• _WHAT THIS EXERCISE ASKS_
(1) Answer these three questions from the post about when the Dirac operator is hermitian.
(a) Which method of anomalies is the writer studying?
(b) In which space do some sources claim that $i\gamma^{\mu}D_{\mu}$ is hermitian?
(c) In a basis of what does the writer want to expand the Dirac spinors?
(2) Pick up the post about when the Dirac operator is hermitian after its final sentence, and carry it on in the same voice.
### DOCUMENT SECTION
I'm interested to know under what conditions $\gamma^{\mu}D_{\mu}$ is a hermitian operator.
I am studying the Fujikawa method of anomalies and I see that many sources have different answers for this. Some claim that $\gamma^{\mu}D_{\mu}$ is hermitian or possibly anti hermitian in Euclidean space, or that $i\gamma^{\mu}D_{\mu}$ is hermitian in Minkowski space. I need the hermiticiy condition so that I can expand the Dirac spinors $\Psi(x)$ and $\bar{\Psi}(x)$ in a basis of orthonormal eigenvectors of the Dirac operator to perform the path integral.
######
### EXTRACTED INFORMATION
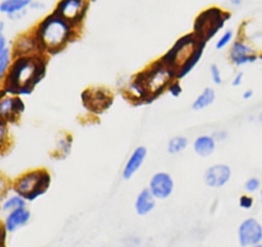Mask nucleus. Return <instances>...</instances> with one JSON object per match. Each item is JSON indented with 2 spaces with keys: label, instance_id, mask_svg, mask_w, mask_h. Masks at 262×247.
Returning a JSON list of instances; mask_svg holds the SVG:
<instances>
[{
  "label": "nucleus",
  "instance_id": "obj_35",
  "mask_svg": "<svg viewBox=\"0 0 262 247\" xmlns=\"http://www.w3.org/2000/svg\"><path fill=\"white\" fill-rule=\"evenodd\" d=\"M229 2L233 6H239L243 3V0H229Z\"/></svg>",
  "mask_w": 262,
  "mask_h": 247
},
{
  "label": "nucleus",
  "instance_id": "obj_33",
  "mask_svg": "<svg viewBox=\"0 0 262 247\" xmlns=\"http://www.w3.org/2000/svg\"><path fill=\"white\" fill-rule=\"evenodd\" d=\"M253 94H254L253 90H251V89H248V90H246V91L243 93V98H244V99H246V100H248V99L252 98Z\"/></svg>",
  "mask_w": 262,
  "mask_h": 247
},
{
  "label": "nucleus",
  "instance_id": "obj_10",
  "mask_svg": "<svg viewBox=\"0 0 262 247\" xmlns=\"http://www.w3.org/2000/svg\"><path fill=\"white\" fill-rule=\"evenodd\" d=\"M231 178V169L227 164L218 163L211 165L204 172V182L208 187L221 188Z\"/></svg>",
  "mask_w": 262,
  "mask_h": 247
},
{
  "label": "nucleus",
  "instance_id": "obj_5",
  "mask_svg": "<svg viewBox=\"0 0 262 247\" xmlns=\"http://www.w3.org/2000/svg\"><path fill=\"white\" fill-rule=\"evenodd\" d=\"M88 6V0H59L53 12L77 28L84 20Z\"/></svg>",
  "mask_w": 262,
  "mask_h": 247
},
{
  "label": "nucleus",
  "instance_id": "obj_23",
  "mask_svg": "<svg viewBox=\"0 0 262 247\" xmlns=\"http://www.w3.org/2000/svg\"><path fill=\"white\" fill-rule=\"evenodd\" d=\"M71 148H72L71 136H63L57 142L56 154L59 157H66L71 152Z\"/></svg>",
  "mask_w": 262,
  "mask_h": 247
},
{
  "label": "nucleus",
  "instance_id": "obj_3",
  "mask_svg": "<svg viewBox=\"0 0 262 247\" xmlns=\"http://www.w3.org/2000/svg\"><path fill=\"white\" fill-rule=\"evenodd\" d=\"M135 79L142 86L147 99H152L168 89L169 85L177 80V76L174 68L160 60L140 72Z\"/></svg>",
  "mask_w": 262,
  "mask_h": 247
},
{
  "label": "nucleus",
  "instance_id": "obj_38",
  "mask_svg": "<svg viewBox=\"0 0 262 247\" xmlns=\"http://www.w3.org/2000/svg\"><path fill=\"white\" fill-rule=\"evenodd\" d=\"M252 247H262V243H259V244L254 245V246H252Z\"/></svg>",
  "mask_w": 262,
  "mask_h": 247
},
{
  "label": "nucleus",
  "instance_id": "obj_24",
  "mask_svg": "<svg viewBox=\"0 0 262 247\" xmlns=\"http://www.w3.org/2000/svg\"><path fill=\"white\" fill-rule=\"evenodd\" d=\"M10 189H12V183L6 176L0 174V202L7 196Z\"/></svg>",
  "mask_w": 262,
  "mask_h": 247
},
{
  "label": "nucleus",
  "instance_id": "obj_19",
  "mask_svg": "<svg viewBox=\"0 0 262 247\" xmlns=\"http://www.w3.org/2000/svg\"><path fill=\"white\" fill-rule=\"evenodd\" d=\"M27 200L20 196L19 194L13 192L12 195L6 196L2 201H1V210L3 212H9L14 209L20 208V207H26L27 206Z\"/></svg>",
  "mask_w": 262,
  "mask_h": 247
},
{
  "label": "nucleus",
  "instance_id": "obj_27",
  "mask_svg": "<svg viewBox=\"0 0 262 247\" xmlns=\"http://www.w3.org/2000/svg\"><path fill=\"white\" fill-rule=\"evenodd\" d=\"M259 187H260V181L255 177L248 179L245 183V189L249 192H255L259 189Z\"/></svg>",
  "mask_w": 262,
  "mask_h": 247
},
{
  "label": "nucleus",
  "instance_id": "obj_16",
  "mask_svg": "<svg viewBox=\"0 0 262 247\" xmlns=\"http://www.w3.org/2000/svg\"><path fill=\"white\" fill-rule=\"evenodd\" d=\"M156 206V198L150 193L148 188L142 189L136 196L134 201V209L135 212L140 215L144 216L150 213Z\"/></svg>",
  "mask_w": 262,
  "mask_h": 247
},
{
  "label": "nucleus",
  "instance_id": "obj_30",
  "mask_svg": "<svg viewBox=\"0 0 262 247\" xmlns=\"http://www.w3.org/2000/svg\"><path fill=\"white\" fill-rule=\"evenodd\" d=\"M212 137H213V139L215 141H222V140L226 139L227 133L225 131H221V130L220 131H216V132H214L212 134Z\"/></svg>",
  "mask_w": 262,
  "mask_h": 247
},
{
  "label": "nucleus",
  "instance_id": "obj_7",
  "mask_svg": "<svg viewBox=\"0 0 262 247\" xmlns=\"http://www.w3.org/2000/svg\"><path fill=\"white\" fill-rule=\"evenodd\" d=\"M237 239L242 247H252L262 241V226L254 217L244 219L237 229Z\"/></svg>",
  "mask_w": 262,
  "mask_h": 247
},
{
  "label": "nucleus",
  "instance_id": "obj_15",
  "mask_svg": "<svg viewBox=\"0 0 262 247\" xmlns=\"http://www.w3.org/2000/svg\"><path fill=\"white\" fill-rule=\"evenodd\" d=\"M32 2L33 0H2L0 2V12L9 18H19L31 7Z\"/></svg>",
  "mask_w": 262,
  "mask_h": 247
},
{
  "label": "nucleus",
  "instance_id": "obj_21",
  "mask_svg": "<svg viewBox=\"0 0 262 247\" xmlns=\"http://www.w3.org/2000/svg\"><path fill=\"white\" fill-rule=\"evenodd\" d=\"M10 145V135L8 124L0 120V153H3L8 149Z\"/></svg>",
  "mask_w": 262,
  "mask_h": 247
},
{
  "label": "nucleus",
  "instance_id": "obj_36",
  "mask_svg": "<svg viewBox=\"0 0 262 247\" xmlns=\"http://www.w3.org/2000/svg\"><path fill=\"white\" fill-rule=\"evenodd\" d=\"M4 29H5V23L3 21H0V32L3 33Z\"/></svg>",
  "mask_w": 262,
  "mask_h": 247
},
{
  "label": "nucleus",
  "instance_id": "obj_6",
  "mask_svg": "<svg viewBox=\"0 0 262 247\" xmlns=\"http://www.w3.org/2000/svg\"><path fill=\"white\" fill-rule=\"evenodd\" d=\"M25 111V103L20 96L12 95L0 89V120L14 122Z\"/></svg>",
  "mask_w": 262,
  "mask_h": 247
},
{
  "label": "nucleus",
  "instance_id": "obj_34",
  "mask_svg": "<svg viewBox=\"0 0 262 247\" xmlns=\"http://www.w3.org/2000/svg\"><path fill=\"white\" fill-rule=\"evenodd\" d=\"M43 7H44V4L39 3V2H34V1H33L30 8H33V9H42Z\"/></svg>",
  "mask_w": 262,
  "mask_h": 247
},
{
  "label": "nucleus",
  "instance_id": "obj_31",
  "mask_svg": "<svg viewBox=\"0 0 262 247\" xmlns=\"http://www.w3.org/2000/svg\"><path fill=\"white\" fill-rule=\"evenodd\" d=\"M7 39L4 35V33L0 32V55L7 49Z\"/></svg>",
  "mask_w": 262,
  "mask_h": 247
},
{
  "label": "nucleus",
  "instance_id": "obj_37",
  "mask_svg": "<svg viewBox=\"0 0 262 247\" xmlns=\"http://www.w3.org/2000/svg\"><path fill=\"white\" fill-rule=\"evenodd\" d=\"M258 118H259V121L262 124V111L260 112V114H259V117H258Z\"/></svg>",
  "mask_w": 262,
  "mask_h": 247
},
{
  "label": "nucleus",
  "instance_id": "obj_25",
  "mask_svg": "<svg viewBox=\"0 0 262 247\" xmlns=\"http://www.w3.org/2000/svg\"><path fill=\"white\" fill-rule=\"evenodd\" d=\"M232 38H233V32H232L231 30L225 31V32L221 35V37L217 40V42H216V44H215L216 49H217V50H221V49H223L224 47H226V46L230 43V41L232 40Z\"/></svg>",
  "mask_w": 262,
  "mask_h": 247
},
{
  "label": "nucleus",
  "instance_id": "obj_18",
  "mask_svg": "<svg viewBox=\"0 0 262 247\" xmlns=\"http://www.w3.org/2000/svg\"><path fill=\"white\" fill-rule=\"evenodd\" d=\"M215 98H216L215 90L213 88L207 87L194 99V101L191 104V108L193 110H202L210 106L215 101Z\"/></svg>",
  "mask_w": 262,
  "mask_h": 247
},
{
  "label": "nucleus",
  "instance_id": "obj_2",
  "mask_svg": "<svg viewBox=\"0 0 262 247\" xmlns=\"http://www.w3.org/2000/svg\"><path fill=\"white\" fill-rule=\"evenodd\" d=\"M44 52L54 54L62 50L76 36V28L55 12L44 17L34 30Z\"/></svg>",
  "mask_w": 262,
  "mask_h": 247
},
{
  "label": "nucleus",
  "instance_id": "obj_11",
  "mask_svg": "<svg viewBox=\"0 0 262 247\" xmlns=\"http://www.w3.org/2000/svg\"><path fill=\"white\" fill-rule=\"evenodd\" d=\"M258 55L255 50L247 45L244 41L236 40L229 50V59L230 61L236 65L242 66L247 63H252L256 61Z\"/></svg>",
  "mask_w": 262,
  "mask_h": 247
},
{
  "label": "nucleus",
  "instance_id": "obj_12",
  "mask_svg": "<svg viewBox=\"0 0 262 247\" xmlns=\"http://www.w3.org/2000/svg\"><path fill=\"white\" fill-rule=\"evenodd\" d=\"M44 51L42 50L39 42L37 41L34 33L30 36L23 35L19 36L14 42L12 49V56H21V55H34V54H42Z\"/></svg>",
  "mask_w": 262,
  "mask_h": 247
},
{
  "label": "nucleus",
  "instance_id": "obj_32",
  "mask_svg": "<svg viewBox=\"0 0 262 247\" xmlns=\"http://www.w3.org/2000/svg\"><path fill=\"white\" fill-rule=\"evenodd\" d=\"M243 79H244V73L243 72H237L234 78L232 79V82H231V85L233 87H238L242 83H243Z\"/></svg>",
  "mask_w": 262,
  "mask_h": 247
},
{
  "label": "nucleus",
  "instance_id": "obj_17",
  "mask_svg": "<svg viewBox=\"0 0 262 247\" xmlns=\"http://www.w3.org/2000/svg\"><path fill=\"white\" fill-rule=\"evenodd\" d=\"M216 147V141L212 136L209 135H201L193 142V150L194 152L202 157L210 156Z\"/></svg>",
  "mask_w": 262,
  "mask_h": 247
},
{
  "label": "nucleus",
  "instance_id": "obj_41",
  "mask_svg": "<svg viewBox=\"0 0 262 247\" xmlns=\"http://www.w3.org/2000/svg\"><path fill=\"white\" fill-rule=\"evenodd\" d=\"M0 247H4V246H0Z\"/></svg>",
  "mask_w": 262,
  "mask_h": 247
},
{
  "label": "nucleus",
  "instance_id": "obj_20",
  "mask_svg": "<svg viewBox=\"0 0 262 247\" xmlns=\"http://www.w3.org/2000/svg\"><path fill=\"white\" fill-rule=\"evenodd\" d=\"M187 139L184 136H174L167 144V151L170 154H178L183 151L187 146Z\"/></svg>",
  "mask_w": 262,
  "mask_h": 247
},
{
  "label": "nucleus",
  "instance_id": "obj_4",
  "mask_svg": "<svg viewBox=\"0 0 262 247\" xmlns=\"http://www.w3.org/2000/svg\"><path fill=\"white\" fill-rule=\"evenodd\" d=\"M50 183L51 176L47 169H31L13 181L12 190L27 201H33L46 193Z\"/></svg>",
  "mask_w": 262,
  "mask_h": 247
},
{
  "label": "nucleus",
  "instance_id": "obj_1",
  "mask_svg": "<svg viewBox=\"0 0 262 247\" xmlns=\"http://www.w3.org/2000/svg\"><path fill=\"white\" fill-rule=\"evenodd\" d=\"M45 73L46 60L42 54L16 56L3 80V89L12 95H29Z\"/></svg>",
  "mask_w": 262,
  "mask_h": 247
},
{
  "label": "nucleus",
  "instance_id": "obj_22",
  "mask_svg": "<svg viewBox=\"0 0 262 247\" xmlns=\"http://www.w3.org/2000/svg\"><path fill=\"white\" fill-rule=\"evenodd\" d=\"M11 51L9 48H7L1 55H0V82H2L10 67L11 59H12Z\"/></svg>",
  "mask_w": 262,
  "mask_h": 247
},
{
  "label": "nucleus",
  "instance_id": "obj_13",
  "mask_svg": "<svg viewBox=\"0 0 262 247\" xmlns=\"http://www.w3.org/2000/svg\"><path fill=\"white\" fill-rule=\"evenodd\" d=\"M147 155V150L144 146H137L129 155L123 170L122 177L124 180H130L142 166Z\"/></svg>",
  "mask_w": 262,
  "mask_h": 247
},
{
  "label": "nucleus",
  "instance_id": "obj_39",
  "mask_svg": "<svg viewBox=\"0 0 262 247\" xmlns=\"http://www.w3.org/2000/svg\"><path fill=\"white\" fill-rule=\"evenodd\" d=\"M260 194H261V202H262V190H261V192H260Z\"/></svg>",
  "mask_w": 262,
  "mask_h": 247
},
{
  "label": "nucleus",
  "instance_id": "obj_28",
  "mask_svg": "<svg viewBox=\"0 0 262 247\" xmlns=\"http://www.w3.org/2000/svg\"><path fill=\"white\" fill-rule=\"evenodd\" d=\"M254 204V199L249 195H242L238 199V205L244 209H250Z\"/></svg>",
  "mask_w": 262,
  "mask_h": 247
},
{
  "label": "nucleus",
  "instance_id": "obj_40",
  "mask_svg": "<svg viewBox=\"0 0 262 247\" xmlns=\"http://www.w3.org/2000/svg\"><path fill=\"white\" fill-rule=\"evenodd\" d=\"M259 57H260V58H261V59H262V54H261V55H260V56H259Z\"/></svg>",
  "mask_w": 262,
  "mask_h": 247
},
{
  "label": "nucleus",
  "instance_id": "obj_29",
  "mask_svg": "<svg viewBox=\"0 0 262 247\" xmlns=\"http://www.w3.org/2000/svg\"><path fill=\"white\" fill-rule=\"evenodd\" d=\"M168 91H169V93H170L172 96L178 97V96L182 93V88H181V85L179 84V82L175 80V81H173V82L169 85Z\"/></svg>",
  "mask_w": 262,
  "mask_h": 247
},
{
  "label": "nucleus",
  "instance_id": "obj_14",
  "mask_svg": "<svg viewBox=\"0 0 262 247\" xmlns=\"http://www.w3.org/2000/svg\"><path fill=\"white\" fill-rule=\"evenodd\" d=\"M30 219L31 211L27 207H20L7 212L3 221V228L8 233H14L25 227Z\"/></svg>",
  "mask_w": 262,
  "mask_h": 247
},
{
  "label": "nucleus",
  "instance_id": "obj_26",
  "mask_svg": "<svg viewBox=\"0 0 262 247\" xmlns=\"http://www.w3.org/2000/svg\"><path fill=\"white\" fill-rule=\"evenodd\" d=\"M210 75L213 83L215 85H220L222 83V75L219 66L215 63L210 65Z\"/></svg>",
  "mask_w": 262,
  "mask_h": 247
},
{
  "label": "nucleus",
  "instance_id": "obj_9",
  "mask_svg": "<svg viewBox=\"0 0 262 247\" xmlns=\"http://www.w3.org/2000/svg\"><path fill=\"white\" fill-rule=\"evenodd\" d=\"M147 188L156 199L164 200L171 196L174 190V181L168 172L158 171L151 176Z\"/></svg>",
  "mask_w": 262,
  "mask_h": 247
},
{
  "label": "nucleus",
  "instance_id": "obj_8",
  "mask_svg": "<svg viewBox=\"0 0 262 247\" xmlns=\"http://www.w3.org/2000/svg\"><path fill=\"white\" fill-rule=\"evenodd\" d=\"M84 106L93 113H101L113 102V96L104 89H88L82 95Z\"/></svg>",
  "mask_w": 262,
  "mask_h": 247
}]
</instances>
######
### EXTRACTED INFORMATION
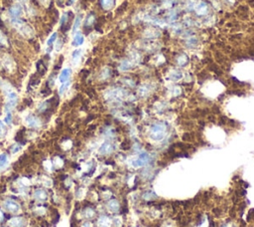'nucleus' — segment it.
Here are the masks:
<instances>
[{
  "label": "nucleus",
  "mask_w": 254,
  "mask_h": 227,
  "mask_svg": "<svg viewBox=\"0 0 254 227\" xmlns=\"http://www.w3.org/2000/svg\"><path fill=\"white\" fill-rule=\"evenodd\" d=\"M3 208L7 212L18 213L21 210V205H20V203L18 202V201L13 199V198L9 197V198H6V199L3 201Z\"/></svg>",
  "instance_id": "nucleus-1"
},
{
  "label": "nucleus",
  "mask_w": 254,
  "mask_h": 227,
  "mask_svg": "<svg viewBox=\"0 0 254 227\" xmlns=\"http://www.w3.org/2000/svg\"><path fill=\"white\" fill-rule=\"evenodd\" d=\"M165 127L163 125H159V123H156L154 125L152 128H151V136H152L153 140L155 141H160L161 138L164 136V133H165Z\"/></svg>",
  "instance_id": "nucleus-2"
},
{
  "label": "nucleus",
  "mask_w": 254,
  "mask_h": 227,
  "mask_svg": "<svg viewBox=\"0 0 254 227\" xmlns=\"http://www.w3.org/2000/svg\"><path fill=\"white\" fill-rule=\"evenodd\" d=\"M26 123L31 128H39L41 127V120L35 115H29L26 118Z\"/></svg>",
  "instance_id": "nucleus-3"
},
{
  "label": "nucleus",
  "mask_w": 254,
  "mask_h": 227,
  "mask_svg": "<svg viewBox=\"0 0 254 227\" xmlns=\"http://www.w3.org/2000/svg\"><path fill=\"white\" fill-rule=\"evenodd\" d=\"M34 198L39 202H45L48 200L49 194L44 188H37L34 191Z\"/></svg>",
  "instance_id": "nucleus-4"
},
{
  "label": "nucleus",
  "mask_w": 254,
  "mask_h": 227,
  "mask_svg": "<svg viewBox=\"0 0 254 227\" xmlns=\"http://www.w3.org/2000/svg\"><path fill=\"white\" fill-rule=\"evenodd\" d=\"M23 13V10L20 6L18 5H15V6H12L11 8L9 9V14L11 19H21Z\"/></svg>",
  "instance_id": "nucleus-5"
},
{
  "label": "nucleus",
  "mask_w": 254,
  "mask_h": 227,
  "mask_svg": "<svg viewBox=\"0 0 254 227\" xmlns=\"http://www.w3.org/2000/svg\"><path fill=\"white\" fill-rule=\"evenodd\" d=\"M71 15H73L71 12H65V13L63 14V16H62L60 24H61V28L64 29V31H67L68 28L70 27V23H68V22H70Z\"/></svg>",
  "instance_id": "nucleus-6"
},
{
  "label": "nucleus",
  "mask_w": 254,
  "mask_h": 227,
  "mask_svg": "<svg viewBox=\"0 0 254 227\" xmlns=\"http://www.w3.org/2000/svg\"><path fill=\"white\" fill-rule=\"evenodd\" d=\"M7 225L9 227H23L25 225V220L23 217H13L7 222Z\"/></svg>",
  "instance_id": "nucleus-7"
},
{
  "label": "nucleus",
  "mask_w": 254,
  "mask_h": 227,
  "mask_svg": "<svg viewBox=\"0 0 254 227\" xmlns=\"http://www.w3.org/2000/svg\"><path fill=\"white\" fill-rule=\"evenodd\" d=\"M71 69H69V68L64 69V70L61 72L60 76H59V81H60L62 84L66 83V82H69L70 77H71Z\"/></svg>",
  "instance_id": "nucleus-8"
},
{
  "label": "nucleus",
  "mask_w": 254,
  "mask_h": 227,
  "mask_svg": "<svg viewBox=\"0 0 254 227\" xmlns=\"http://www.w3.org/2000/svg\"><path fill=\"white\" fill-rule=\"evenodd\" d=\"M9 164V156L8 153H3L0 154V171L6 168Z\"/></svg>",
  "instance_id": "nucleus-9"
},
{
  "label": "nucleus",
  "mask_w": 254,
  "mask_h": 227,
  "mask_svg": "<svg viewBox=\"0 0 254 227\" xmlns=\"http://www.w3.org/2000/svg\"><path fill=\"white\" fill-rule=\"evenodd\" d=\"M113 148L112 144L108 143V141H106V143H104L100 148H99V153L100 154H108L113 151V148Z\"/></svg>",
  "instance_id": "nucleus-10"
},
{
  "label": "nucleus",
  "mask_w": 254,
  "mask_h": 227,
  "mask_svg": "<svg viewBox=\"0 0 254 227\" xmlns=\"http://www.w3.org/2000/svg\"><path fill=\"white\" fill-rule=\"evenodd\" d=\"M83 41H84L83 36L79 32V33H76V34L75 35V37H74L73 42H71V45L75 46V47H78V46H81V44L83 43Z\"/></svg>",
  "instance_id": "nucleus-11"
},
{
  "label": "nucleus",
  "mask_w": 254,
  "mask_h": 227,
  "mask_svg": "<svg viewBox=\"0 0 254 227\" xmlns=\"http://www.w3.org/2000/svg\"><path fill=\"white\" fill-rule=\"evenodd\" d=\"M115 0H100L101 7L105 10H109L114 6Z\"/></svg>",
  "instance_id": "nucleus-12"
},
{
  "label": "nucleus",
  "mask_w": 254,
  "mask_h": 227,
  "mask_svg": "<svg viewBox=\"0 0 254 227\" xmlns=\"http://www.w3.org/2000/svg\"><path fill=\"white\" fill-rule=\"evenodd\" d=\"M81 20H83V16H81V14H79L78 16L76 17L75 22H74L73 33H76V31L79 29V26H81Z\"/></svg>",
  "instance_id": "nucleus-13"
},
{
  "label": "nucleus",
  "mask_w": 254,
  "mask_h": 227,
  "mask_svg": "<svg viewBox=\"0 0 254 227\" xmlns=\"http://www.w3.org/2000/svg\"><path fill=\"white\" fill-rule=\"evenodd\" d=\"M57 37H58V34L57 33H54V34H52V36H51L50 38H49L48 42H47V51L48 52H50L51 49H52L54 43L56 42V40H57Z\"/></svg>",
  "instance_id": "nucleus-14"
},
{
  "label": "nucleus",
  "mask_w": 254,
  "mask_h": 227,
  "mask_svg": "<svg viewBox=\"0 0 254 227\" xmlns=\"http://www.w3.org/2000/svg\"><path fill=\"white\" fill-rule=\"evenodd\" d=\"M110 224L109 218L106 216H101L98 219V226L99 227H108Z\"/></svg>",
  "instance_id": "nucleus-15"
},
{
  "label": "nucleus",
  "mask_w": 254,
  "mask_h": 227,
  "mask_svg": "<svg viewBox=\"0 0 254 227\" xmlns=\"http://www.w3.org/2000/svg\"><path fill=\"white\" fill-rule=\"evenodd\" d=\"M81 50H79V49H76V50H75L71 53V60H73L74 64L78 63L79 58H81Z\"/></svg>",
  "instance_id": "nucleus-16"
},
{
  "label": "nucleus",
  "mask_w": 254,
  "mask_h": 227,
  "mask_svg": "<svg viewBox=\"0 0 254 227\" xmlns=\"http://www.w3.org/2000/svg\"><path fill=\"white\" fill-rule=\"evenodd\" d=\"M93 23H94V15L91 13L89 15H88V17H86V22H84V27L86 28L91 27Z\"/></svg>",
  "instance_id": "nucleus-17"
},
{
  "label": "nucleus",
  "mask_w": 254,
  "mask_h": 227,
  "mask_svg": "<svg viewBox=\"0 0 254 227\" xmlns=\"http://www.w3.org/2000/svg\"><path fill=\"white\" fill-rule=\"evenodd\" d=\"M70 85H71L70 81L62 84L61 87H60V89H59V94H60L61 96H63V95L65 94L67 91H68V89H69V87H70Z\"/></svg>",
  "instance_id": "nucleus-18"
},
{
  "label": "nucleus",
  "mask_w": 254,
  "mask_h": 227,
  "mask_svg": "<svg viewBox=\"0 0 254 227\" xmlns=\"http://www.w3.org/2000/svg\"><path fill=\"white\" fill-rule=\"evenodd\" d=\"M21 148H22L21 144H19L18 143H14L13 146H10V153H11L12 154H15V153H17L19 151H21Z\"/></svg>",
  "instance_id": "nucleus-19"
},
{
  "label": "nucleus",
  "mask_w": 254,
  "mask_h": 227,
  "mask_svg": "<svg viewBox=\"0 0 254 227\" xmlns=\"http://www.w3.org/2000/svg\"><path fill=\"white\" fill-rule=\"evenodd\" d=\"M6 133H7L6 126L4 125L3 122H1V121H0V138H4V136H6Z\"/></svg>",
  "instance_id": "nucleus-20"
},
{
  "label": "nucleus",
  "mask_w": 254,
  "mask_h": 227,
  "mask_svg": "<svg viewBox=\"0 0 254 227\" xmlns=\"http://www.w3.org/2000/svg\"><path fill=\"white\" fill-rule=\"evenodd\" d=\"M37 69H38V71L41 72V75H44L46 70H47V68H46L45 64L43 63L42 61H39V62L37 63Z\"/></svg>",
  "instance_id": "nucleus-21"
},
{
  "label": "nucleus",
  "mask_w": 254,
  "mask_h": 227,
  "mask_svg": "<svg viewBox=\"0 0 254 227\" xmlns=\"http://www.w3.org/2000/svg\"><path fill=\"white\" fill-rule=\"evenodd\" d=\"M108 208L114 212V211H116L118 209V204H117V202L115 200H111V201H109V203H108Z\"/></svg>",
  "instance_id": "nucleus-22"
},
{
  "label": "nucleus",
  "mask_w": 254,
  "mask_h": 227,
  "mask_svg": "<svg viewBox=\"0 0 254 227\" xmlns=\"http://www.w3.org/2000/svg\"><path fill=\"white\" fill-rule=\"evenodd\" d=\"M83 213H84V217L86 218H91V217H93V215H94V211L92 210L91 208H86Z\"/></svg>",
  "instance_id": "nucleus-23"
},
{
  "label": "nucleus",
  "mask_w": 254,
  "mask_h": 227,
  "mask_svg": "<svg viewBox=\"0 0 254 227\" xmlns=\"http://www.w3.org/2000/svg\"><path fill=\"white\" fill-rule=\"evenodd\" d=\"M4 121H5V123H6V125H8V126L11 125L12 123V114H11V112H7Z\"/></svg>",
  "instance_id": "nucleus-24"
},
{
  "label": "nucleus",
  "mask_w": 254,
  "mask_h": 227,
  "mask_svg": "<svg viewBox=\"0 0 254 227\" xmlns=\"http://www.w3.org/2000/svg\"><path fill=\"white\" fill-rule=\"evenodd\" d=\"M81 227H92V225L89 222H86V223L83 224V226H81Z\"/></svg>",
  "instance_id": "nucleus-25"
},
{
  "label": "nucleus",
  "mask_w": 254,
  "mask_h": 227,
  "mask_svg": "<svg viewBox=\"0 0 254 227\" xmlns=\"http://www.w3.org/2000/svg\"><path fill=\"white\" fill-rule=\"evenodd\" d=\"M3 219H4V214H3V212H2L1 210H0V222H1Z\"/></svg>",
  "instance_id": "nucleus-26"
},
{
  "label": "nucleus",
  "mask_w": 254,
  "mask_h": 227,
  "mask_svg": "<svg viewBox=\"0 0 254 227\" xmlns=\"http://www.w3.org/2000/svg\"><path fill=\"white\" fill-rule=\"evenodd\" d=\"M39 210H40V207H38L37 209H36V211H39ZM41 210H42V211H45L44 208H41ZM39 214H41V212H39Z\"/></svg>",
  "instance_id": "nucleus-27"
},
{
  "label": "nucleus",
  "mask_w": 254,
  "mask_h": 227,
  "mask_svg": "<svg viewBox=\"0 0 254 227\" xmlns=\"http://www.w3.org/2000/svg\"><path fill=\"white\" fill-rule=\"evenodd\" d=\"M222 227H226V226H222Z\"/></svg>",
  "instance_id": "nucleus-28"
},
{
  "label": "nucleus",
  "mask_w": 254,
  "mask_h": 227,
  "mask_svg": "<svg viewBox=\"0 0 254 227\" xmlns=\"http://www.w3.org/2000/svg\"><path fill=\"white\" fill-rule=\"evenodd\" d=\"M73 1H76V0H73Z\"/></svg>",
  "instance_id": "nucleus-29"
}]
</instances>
######
• _EXPECTED ANSWERS_
(1)
(a) The Fujikawa method.
(b) Minkowski space.
(c) Orthonormal eigenvectors of the Dirac operator.

(2)
Another question I have is this expansion. I would like something of the form
$$\Psi(x) = \sum_n \psi_n(x)a_n$$
$$\bar{\Psi}(x) = \sum_n \bar{\psi_n}(x)\bar{b}_n$$
where $a_n$ and $\bar{b}_n$ are elements of a Grassmann algebra. But how is $\bar{\psi}_n$ defined? Some references define $\bar{\psi}_n(x)$ = ${\psi}(x)^{\dagger}$, but I guess it depends on how you are defining your inner product.
Thanks, I've attached some references below.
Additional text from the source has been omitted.